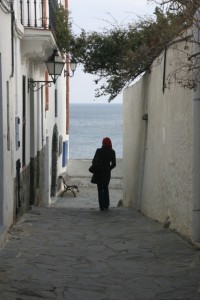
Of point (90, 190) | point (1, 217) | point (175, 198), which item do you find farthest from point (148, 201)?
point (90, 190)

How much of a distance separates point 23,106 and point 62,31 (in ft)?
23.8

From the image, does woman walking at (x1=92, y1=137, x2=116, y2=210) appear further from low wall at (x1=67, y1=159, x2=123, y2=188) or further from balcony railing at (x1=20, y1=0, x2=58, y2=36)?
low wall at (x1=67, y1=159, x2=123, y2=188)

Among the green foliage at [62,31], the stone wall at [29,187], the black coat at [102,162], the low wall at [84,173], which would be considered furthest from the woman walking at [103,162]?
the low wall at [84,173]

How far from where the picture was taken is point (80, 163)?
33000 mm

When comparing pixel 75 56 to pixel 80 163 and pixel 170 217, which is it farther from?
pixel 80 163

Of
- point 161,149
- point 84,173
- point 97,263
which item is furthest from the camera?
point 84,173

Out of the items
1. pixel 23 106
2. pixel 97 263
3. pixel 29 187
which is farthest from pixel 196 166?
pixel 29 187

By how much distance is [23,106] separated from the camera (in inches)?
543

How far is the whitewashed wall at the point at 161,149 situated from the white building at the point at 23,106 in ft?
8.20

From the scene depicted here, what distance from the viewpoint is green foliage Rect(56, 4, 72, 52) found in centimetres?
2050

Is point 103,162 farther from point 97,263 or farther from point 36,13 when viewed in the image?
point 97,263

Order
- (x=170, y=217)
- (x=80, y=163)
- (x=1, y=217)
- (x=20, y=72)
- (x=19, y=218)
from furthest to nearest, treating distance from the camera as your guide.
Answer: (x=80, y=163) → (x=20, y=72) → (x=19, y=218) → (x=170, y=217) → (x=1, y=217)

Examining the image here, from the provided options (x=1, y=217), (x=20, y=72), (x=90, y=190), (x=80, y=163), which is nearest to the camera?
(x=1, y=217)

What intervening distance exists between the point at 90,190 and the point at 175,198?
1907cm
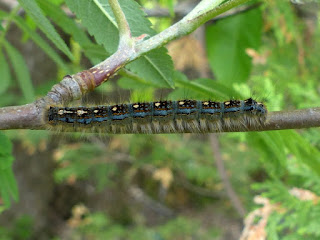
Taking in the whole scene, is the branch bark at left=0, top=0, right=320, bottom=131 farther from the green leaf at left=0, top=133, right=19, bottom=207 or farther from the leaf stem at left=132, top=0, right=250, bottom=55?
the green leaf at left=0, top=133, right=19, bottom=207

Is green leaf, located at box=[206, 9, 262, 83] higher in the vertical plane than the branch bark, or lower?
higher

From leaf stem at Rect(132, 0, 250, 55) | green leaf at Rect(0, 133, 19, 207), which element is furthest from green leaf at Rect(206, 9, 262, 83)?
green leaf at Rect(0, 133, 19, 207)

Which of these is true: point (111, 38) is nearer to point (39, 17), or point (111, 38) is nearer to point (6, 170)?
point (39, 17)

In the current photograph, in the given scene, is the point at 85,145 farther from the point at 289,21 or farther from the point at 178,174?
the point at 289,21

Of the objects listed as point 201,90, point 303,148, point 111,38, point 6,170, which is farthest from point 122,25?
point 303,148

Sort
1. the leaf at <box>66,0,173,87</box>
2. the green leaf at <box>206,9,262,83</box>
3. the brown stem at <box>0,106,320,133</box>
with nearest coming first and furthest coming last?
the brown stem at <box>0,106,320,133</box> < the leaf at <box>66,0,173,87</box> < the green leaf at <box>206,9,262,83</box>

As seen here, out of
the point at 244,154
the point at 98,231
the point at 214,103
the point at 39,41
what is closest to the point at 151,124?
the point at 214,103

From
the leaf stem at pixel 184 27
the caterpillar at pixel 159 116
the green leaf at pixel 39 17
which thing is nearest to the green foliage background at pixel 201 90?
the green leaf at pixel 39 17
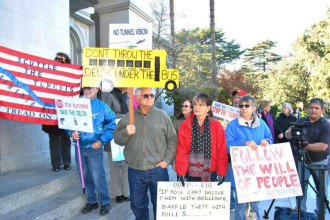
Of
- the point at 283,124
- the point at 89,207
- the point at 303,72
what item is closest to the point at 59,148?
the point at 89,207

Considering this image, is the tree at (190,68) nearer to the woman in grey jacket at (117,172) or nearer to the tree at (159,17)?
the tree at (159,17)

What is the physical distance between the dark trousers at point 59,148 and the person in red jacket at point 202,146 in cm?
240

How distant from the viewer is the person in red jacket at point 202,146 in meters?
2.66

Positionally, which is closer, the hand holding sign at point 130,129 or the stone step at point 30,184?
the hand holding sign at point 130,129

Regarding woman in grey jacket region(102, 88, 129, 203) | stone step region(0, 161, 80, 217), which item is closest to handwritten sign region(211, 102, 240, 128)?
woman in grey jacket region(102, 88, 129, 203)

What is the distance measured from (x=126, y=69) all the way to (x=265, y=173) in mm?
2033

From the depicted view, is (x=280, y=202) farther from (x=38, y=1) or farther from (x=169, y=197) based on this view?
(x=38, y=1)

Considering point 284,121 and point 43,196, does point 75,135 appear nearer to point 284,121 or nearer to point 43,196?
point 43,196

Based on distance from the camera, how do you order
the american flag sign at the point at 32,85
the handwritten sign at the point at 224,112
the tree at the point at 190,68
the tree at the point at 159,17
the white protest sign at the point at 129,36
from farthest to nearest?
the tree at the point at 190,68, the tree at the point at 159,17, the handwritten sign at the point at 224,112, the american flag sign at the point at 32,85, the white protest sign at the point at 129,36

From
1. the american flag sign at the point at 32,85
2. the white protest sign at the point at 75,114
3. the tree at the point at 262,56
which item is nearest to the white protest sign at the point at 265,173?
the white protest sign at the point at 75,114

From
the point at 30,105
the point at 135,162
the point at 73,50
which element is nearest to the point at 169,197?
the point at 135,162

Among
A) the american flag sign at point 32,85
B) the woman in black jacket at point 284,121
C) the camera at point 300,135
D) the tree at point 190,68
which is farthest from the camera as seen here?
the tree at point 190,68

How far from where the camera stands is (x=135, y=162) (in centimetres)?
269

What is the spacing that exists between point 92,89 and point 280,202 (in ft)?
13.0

==

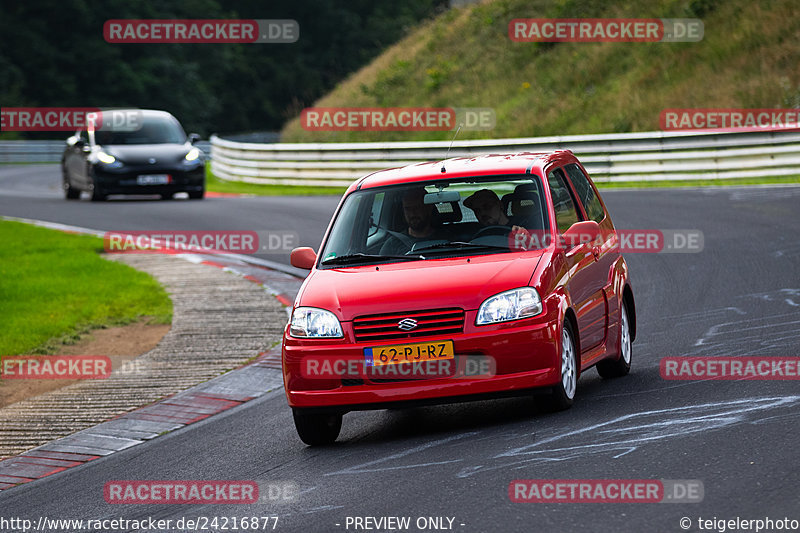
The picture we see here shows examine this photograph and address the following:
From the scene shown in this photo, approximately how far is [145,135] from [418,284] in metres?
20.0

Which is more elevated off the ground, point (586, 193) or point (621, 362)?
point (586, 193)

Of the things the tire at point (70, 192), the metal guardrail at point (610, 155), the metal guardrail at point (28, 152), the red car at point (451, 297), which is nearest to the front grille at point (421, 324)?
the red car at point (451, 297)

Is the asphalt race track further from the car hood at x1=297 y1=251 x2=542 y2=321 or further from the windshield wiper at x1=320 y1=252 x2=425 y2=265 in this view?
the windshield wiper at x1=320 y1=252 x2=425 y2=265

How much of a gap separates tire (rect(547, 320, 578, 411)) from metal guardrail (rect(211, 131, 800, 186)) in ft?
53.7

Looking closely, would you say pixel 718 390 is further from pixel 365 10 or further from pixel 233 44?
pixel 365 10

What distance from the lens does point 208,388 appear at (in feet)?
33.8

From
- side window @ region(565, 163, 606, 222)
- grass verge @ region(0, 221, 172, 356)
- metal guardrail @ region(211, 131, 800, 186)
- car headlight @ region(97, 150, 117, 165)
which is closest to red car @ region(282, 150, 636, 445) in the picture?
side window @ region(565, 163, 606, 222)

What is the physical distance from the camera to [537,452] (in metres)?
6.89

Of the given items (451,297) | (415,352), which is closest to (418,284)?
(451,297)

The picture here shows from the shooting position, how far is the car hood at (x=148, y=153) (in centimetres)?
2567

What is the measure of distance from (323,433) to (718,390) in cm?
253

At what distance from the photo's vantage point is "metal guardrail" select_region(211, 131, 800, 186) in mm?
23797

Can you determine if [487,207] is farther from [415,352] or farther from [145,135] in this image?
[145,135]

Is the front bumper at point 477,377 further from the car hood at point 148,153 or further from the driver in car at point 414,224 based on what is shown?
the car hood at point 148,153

[Work instructions]
Please pick out and copy each line from the entries above that contains the word "grey".

[Output of the task]
Considering this image, is the tree at (190,68) nearer to the woman in grey jacket at (117,172) or nearer to the tree at (159,17)?
Regarding woman in grey jacket region(102, 88, 129, 203) | stone step region(0, 161, 80, 217), which item is closest to handwritten sign region(211, 102, 240, 128)?
woman in grey jacket region(102, 88, 129, 203)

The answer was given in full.